For our next situation, we're once again starting with one mole of an ideal gas at a certain temperature T1 and a certain volume V1. This time we're going to increase the number of moles from one mole of an ideal gas to two moles of an ideal gas. So if we had four particles on the left, now we have eight particles in the diagram.
In the particulate diagram on the right, the final number of moles N2 is greater than the initial number N1, but we're going to keep the temperature the same. The final temperature is equal to the initial temperature, and we're going to keep the volume constant too. So V2, or the final volume, is equal to the initial volume V1.
Because we have increased the number of particles, there are more possible arrangements of particles and also more ways to distribute the energy. Therefore, when we increase the number of moles, there's an increase in the number of possible microstates, and increasing the number of microstates in a system increases the entropy. Thus, the final entropy S2 is greater than the initial entropy S1.
Once again, the change in entropy (∆S) if S2 is greater than S1 would be positive. So increasing the number of moles of gas particles increases the entropy of the system.
For our next situation, let's consider the evaporation of liquid water into gaseous water. Water molecules in the liquid state are held together by intermolecular forces, with hydrogen bonding being the most important intermolecular force holding the particles together. Water molecules in the liquid state are still free to move; however, when water molecules in the liquid state get converted into water molecules in a gaseous state, we assume there are no more intermolecular forces between the gas particles.
So we're assuming this is an ideal gas. If there are no intermolecular forces between the gas particles, we've increased the freedom of movement of the water molecules. We've increased the number of possible positions, and therefore we've increased the number of microstates available. If we increase the number of microstates, we increase the entropy.
Considering the entropy change, this would be the final entropy S2 minus the initial entropy S1. Since the entropy increased going from liquid water to gaseous water, the change in entropy would be positive. This is also one example where thinking about entropy in terms of disorder can be helpful because gases are more disordered than liquids, you could say, and therefore going from a liquid to a gas increases the amount of disorder, which increases the entropy. However, remember, really disorder is just a way to describe an increased number of available microstates.
For our final situation, let's look at a reaction that involves only gases. On the left side, we can see there are two moles of SO₂ and one mole of O₂. So there are three moles of gas on the reactant side, and on the product side, there are two moles of gas.

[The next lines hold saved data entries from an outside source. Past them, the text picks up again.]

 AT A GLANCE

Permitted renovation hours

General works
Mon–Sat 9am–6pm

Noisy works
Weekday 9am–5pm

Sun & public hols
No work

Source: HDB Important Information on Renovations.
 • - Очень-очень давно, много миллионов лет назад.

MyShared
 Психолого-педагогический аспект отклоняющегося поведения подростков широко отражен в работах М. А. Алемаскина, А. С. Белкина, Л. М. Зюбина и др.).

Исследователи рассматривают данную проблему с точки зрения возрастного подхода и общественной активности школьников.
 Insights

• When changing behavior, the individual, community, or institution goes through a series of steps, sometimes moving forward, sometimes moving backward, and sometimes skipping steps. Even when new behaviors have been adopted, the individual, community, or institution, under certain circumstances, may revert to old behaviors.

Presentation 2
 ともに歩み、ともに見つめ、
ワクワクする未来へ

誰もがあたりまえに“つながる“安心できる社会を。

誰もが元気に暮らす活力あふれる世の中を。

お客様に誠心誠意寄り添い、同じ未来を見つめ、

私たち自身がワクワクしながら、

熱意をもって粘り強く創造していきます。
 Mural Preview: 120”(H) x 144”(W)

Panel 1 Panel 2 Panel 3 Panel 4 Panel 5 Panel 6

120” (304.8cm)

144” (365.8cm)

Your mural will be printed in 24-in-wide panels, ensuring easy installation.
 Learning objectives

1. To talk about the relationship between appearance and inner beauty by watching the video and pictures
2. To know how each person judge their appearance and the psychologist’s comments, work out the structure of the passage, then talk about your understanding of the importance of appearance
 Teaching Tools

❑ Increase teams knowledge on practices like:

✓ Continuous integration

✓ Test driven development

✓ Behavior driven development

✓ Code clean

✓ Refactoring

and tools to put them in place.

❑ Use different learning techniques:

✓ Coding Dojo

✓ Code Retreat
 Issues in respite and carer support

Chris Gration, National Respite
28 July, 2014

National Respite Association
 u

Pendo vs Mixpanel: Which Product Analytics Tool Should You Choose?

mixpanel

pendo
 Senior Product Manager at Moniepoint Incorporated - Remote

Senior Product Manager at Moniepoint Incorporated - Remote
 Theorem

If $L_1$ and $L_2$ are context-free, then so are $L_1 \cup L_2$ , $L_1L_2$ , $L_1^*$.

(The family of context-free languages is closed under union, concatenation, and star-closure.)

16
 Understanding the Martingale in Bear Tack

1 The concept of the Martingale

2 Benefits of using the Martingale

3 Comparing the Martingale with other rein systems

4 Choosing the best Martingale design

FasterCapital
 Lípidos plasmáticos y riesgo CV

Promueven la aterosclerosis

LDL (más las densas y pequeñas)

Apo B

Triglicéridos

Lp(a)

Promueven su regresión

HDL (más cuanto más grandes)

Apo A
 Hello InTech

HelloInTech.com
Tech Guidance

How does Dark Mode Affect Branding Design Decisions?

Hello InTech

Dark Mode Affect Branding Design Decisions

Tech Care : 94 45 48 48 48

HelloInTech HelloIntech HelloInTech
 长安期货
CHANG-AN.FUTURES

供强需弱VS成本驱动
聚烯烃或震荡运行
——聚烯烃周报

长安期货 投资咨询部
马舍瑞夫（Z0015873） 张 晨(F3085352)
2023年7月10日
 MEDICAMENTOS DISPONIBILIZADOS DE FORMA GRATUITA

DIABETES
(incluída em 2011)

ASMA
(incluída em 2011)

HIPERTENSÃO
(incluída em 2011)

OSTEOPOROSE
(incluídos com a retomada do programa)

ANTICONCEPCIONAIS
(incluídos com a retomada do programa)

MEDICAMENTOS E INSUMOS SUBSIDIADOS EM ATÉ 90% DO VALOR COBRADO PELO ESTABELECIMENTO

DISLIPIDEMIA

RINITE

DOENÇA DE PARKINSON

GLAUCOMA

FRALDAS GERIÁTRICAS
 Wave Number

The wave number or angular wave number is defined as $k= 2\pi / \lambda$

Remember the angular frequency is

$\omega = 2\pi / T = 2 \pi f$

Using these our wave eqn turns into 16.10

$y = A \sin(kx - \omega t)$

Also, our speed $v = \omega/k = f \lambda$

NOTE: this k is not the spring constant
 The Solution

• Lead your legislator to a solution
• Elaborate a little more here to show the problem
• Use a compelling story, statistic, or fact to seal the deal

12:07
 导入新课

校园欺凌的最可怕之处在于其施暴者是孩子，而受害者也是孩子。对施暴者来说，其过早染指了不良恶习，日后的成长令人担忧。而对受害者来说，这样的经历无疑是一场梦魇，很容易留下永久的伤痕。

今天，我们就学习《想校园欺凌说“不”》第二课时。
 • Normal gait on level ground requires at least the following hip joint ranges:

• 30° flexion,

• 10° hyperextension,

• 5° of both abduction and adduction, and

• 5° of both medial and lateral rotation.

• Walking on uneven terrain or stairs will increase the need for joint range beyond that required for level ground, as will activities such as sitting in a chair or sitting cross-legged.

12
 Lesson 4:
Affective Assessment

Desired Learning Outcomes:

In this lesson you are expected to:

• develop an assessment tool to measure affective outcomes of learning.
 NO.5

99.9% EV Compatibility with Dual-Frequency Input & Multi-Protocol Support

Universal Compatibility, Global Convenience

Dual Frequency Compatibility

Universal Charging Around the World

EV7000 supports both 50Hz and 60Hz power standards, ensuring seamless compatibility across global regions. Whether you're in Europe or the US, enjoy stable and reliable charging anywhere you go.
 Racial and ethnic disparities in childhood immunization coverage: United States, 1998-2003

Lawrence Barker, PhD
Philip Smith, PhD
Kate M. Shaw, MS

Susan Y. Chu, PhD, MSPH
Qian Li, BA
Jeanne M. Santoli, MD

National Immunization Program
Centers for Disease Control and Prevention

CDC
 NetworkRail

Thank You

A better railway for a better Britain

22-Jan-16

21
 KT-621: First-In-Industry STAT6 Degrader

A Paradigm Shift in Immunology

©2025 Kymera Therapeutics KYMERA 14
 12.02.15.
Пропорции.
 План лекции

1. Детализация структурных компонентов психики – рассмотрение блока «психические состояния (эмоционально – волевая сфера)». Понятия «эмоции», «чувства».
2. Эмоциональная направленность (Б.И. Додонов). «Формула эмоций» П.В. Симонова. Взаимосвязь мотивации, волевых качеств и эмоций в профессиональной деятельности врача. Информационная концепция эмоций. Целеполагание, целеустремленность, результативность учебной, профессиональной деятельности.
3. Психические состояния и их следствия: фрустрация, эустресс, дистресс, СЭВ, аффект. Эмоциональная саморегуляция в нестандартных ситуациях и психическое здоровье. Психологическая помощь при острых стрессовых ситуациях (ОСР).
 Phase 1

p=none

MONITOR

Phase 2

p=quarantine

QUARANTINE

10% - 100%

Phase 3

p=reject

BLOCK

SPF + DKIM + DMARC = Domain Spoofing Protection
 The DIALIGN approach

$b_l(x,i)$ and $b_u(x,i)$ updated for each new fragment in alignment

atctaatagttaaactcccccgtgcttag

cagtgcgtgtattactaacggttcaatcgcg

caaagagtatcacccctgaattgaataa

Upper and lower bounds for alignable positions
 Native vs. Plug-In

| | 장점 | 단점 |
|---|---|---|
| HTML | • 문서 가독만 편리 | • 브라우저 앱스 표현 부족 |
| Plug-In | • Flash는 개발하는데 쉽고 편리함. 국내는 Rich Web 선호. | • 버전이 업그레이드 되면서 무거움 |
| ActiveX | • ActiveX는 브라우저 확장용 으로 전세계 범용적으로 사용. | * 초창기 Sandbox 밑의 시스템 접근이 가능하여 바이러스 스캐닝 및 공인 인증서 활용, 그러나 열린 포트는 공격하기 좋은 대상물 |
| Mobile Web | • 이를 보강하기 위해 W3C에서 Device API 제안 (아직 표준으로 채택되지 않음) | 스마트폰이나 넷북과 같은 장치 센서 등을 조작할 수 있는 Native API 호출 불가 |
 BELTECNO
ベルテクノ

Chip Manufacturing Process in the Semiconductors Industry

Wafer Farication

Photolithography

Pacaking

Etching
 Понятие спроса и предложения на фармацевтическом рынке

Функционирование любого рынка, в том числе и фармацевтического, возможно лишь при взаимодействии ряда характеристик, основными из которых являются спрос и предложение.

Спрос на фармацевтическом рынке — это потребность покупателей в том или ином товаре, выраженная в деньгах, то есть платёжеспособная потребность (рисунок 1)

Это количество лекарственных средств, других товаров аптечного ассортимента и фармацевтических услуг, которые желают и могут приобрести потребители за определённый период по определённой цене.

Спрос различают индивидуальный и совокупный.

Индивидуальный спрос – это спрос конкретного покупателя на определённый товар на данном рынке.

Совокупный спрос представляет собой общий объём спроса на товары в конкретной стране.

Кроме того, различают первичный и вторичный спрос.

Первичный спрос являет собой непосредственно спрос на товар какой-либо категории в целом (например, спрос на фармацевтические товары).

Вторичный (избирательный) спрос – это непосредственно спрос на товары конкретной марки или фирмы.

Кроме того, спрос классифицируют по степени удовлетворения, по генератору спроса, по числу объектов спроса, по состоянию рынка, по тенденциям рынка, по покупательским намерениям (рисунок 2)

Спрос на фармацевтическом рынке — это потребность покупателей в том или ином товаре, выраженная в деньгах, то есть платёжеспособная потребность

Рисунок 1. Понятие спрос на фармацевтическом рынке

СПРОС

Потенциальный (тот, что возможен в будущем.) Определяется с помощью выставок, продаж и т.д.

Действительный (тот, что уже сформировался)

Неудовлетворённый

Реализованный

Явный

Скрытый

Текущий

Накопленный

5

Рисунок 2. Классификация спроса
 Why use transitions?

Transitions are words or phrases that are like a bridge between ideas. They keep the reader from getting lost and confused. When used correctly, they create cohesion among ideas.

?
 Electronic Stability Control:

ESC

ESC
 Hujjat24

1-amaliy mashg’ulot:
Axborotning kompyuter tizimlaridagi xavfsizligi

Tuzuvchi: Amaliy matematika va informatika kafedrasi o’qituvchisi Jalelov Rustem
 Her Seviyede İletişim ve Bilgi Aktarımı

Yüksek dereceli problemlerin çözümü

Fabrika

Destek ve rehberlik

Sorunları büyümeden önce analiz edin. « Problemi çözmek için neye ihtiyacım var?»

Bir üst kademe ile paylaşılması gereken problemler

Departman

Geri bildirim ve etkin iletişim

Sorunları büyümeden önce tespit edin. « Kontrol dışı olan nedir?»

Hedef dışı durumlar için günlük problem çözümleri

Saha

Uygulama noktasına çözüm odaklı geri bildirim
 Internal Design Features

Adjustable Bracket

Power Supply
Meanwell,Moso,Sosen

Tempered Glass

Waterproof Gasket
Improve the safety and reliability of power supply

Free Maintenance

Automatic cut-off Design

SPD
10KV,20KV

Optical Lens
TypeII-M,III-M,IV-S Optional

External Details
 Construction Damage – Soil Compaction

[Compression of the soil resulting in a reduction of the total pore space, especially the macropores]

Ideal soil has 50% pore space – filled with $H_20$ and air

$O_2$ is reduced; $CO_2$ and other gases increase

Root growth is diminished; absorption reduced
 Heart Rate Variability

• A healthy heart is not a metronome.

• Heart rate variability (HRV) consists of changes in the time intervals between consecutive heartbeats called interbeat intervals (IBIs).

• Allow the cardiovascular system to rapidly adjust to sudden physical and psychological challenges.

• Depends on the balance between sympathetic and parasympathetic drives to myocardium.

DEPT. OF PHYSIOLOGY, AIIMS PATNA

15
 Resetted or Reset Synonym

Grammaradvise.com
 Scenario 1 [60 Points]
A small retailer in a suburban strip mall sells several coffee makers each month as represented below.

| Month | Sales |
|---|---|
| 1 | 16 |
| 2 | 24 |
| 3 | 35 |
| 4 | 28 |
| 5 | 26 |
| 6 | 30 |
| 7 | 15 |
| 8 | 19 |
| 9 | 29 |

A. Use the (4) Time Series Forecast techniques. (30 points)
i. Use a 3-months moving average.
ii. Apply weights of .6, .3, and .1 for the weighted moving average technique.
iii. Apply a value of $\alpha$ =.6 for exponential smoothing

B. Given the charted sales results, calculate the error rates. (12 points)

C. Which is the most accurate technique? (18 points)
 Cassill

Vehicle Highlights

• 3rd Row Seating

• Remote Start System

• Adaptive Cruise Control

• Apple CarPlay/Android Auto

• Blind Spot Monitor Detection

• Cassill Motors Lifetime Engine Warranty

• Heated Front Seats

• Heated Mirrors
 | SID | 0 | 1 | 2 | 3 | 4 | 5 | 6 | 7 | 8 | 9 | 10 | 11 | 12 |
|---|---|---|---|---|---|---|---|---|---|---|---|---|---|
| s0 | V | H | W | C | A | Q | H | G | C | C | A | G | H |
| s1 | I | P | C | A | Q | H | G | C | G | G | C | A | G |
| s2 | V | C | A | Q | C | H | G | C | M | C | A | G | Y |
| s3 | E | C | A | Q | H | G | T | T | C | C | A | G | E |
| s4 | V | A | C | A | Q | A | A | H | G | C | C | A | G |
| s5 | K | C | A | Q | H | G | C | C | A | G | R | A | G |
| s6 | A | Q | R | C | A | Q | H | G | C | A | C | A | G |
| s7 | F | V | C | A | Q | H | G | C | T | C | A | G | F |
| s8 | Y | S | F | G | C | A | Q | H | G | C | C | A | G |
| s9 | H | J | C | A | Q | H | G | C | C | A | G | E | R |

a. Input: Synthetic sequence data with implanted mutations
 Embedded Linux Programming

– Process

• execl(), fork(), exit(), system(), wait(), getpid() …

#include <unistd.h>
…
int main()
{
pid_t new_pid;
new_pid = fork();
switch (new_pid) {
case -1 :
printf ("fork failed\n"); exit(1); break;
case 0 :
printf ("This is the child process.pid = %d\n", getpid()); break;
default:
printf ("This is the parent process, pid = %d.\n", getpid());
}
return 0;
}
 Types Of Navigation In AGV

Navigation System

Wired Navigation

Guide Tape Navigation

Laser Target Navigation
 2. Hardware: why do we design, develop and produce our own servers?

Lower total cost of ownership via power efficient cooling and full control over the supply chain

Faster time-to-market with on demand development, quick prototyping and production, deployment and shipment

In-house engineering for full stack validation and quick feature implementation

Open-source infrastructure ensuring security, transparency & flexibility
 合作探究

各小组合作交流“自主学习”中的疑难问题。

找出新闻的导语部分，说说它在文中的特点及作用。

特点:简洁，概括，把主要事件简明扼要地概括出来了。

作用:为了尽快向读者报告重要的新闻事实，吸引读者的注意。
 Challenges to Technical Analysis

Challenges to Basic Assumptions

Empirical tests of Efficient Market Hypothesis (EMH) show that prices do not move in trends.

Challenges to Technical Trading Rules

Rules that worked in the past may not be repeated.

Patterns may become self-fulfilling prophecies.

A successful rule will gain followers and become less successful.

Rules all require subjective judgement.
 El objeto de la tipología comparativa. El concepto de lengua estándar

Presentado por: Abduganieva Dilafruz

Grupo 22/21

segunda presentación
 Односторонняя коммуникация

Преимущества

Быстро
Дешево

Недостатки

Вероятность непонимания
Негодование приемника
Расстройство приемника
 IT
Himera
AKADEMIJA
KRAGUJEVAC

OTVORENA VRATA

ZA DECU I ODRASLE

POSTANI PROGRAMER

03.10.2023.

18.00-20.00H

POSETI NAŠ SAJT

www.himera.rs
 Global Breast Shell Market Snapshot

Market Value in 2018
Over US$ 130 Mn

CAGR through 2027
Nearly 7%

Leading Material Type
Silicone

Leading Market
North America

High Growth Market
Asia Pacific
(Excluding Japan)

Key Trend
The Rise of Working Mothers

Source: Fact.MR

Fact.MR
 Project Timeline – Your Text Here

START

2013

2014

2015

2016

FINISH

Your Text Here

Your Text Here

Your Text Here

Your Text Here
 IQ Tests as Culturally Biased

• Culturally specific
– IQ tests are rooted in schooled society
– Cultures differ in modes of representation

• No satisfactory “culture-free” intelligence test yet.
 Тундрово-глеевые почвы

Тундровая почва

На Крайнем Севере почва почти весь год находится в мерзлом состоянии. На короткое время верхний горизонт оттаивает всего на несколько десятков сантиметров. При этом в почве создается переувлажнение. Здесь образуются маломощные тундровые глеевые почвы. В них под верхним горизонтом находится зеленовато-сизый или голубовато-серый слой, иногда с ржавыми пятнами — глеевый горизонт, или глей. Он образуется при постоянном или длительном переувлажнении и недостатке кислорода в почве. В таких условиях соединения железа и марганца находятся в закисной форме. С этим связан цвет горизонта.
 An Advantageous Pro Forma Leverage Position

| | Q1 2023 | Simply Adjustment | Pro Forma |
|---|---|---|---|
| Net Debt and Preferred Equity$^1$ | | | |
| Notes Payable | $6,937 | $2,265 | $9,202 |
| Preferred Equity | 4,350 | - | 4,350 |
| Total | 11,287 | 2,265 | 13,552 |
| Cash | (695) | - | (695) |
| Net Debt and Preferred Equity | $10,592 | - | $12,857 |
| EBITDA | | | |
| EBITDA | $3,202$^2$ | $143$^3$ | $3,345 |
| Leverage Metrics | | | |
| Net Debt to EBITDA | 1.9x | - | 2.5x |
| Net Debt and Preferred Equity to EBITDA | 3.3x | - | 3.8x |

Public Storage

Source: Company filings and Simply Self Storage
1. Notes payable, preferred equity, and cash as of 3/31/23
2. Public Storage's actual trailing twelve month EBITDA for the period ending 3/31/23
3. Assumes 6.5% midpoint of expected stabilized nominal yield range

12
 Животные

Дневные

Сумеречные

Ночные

Next, let's think about the change in entropy for this reaction (∆S), which would be equal to the final entropy minus the initial entropy.
Thinking about the initial entropy S1 and the final entropy S2, we went from three moles of gas to two moles of gas. Remember that a decrease in the number of moles of gas means a decrease in the number of possible microstates. That means a decrease in the entropy; therefore, S2 is less than S1, or we could say that S1 is greater than S2.
Therefore, for the change in the entropy, if S1 is greater than S2, we're subtracting a larger number from a smaller number, which means the change in entropy for this reaction (∆S) will be negative.
As a quick summary, when trying to figure out the change in entropy, we need to consider the number of available microstates. If the number of available microstates increases, then the change in entropy is positive. If the number of available microstates decreases, then the change in entropy is negative.